Une refonte de la justice

Eric Dupond-Moretti
(Photo AFP)

Le ministre de la Justice, Éric Dupond-Moretti, a annoncé hier une restructuration de son ministère en obtenant un budget qui passe de 9,6 milliards d’euros à 11 milliards, prévoit déjà le recrutement de nouveaux fonctionnaires, dont 1 500 magistrats et une réduction des délais pour les affaires en cours.

DEPUIS qu’il été nommé place Vendôme, M. Dupont-Moretti n’a cessé, en dépit des critiques et sarcasmes, de déployer des efforts pour rénover son ministère engorgé par de trop nombreuses affaires non réglées. Son principal problème n’est pas seulement le traditionnel manque de moyens, il réside dans ses relations personnelles avec une magistrature qui a une dent contre lui.

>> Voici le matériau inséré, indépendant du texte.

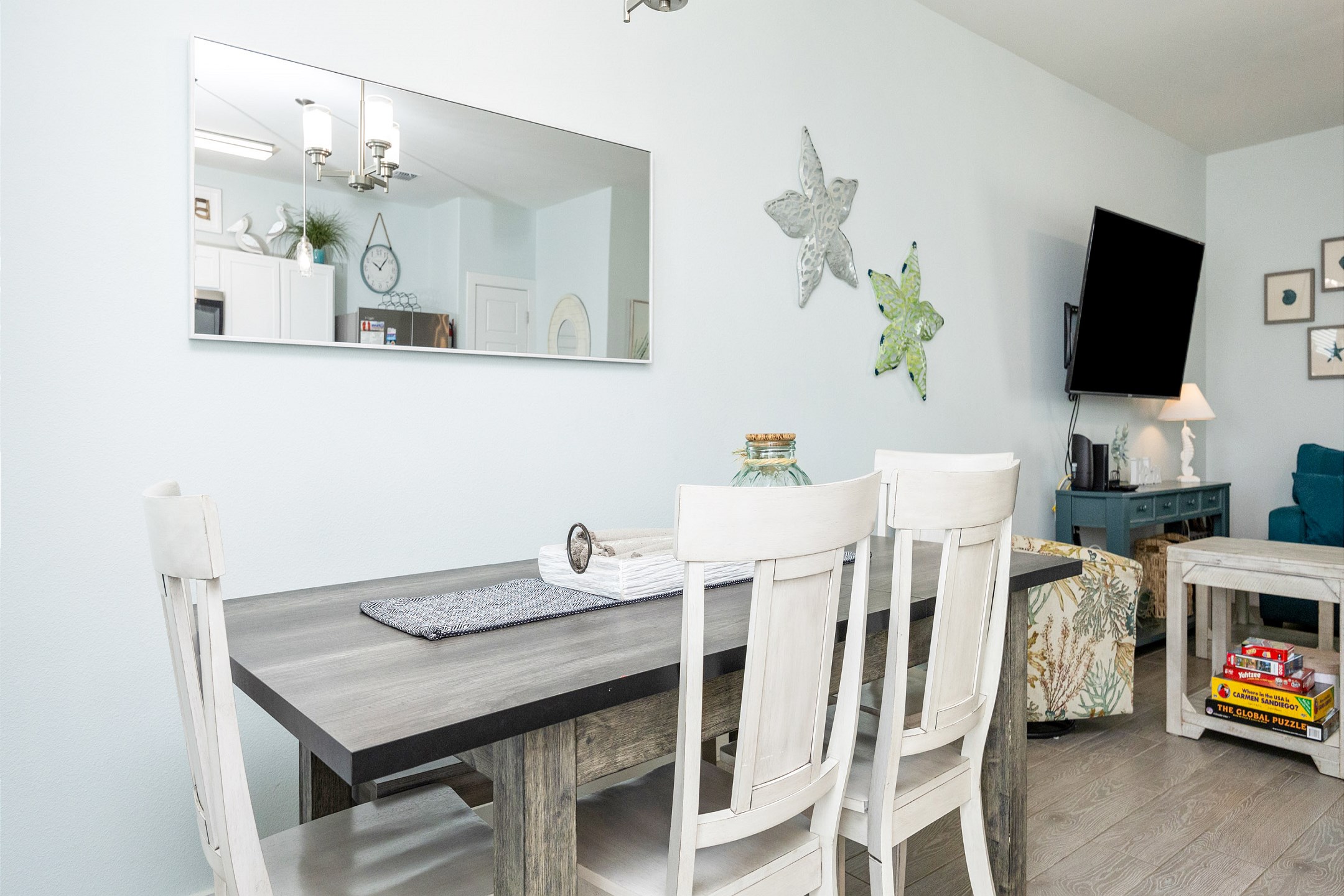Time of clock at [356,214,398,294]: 10:07
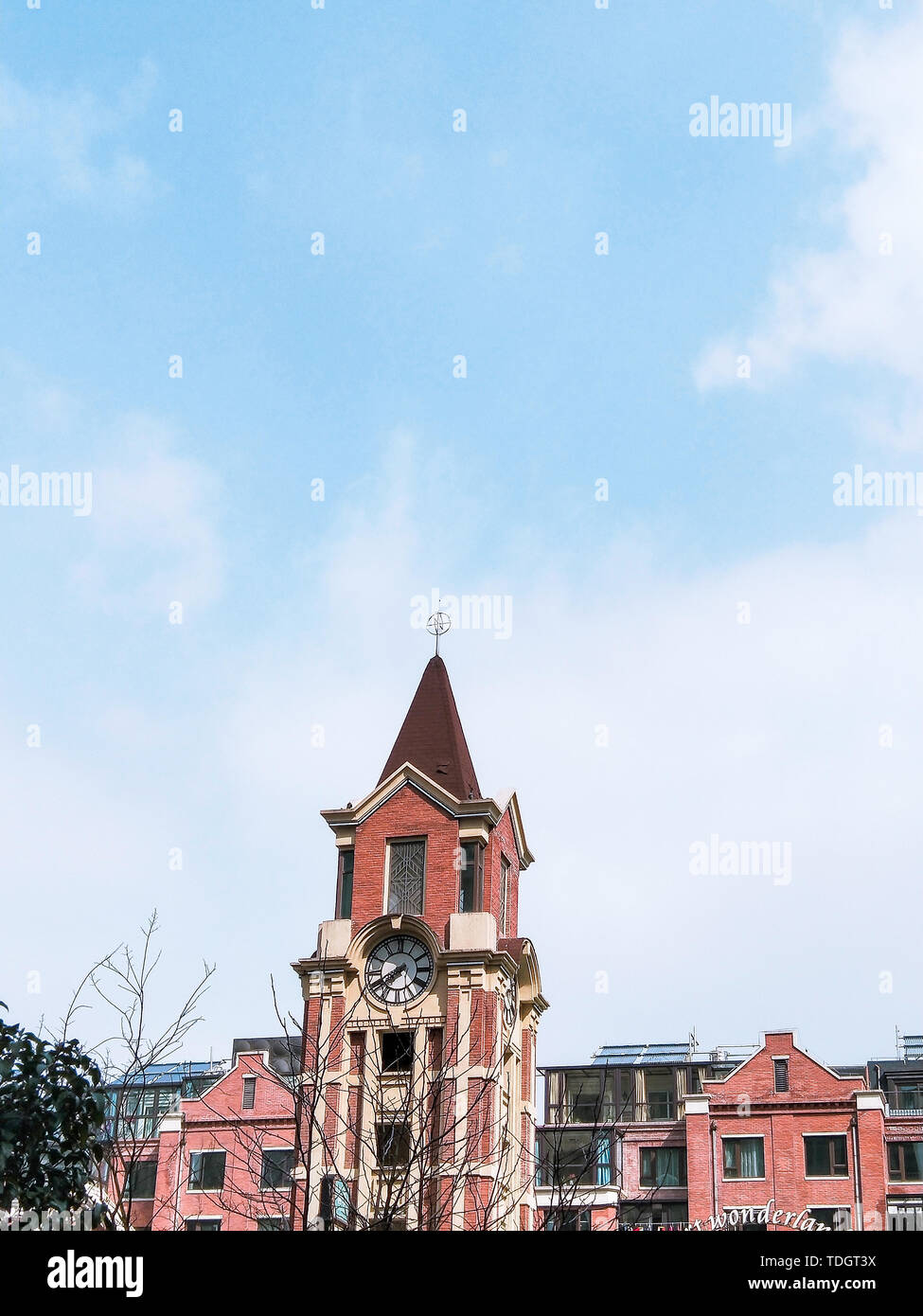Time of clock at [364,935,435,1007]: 7:40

Un contentieux les oppose à propos de l’affaire Sarkozy ; des magistrats ont procédé à une vaste écoute des avocats, allant même jusqu’à écouter les conversations téléphoniques du ténor des prétoires, qui n’avait rien à voir avec cette affaire. Ce qui a conduit M. Dupond-Moretti à intenter un procès aux magistrats du parquet national financier.

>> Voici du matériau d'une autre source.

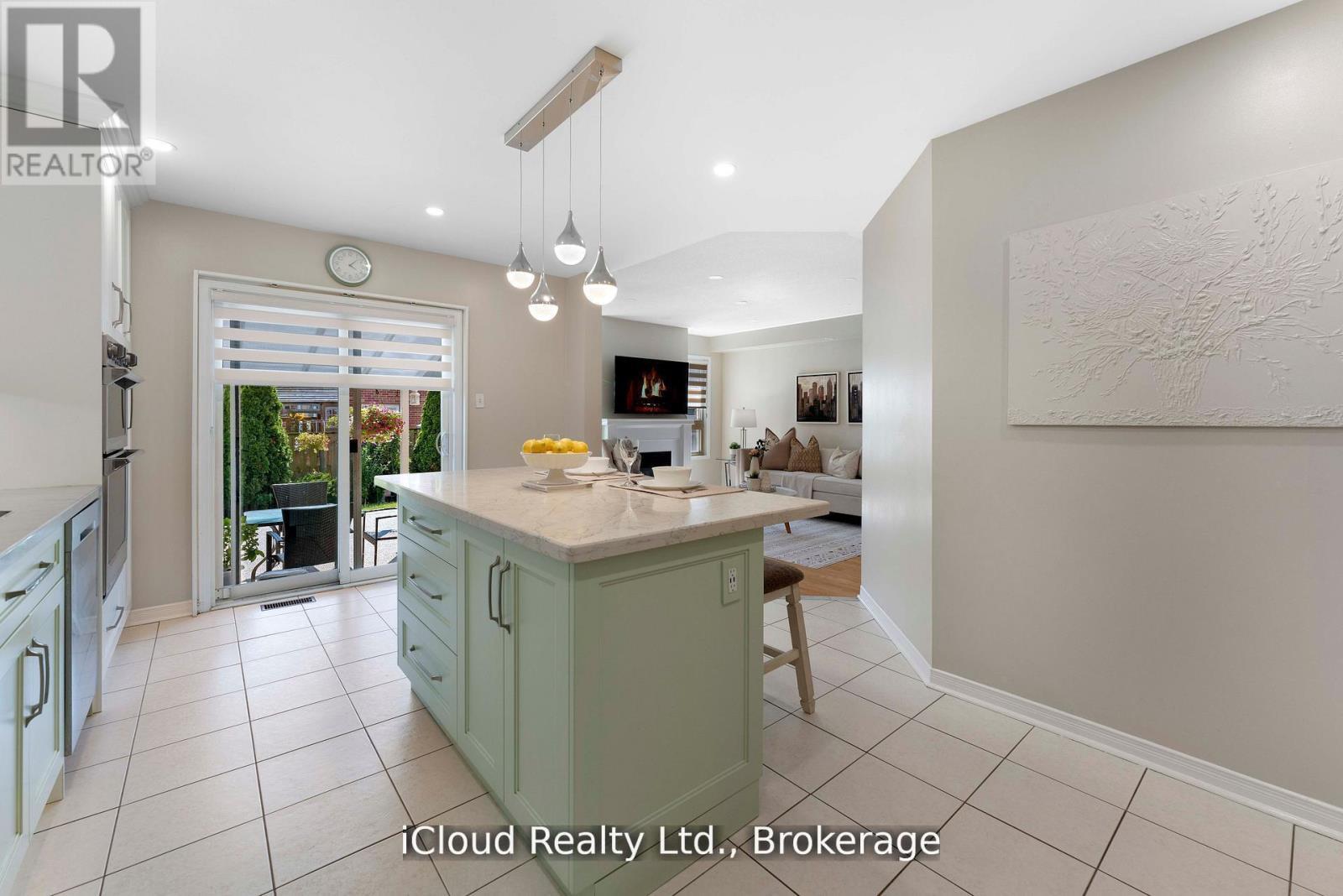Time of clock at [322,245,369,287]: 4:08
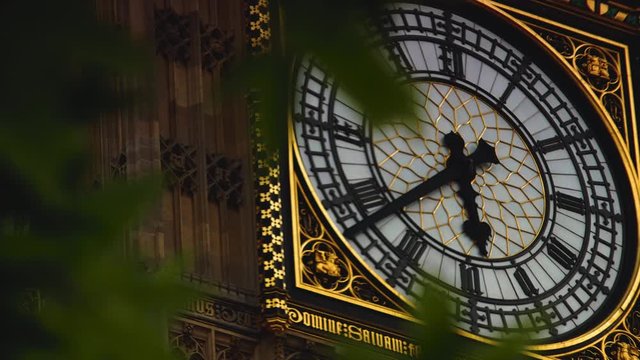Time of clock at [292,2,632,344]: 5:38
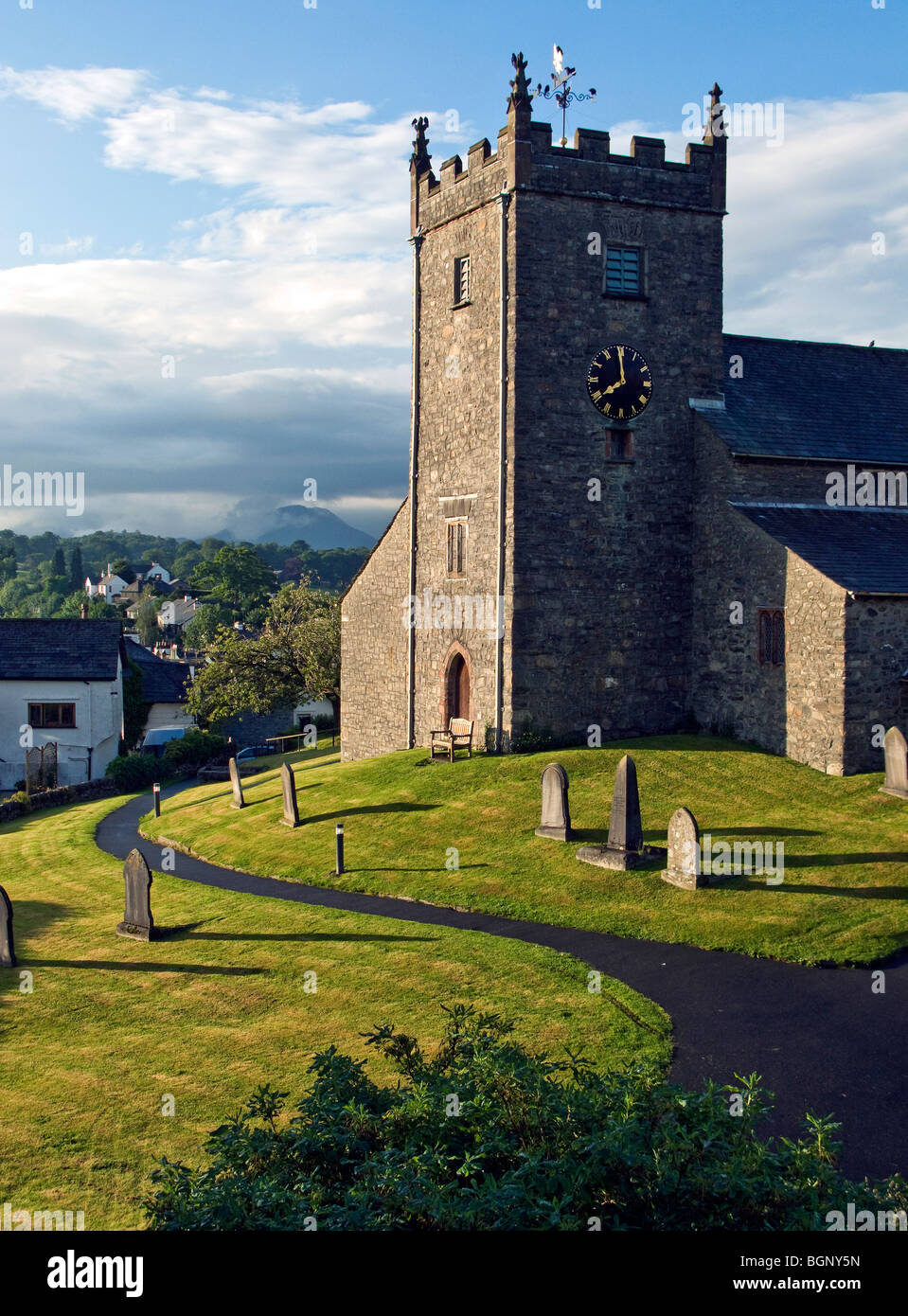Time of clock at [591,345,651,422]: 7:59
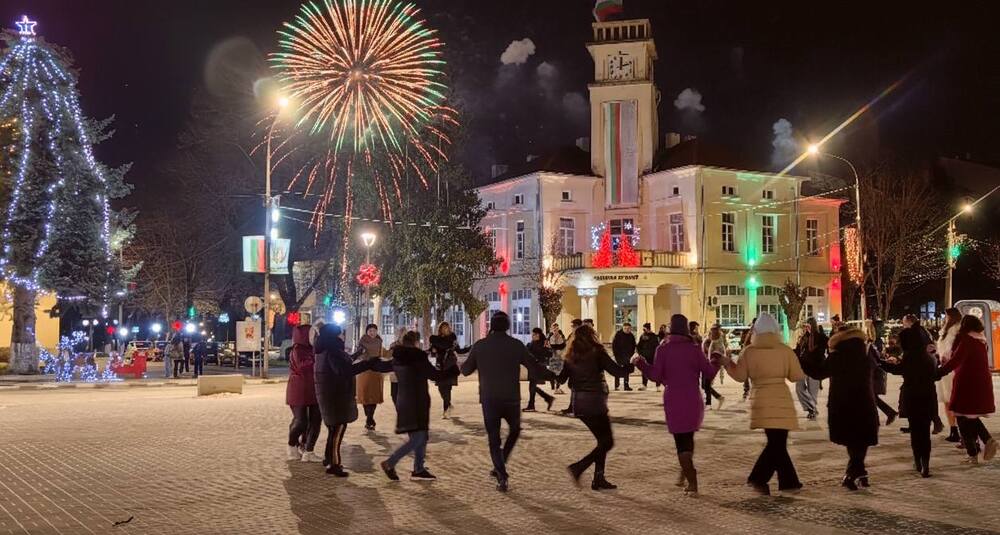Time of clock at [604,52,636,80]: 12:12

Une situation peu confortable.

De sorte que l’ancien avocat s’est retrouvé juge et partie, situation peu confortable pour lui et pour la magistrature, qui ne cesse dénoncer, depuis, la collision entre la fonction passée et la fonction présente de l’avocat devenu Garde des Sceaux. Lequel a maintenu sa plainte, ce qui, selon  les deux grands syndicats de la magistrature, est contraire à l’éthique et à la déontologie. On devine donc que son travail considérable de ministre n’a pas été apprécié autant qu’il l’aurait pu l’être, même si nombre de magistrats saluent ce qui ressemble bien à une réforme profonde, susceptible d’améliorer l’application des lois en France.

La cause, c’est lui.

Comme on le sait, le ministre et avocat a un caractère bien trempé, bien peu disposé aux concessions auxquelles doit se plier tout membre du gouvernement. Il donne le sentiment d’être encore en train de plaider devant la Cour. L’idée qu’il dit la vérité en toute occasion fait bon marché des subtilités dans les négocations syndicales. Au fond, c’est un grand nostalgique des batailles en faveur de l’avortement et contre la peine de mort. Il n’y a plus de grande cause à défendre, et voilà que la cause, c’est lui.

Proximité avec Macron. 

Au moment où son gouvernement annonce que le « quoi qu’il en coûte, c’est fini », chaque année, il obtient du président Macron des subsides propres à améliorer l’action judiciaire. Ce qui fait la valeur de M. Dupond-Moretti, c’est sa proximité avec le chef de l’État. La justice n’est pas seul ministère en déshérence, il y a aussi la Santé, par exemple, et d’autres départements dans la détresse. On a le sentiment d’abord que M. Macron souhaite renforcer la position personnelle de M. Dupond-Moretti et ensuite qu’il est sincère dans sa campagne pour redresser un secteur en perdition.

Décidé à rester. 

Dans les réactions des magistrats, on trouve les sincères, qui prévoient carrément des jours radieux pour une profession jusqu’à présent abandonnée par les pouvoirs publics, les sceptiques sincères et les sceptiques par aversion pour Macron et son ministre. Mais les magistrats auraient tort de s’inscrire durablement dans leur hostilité aux décisions récentes : il est clair que M. Macron ne veut pas larguer M. Dupond-Moretti et qu’ils ont intérêt à parlementer avec lui car il est assuré de rester là jusqu’à la fin du mandat actuel du président de la République.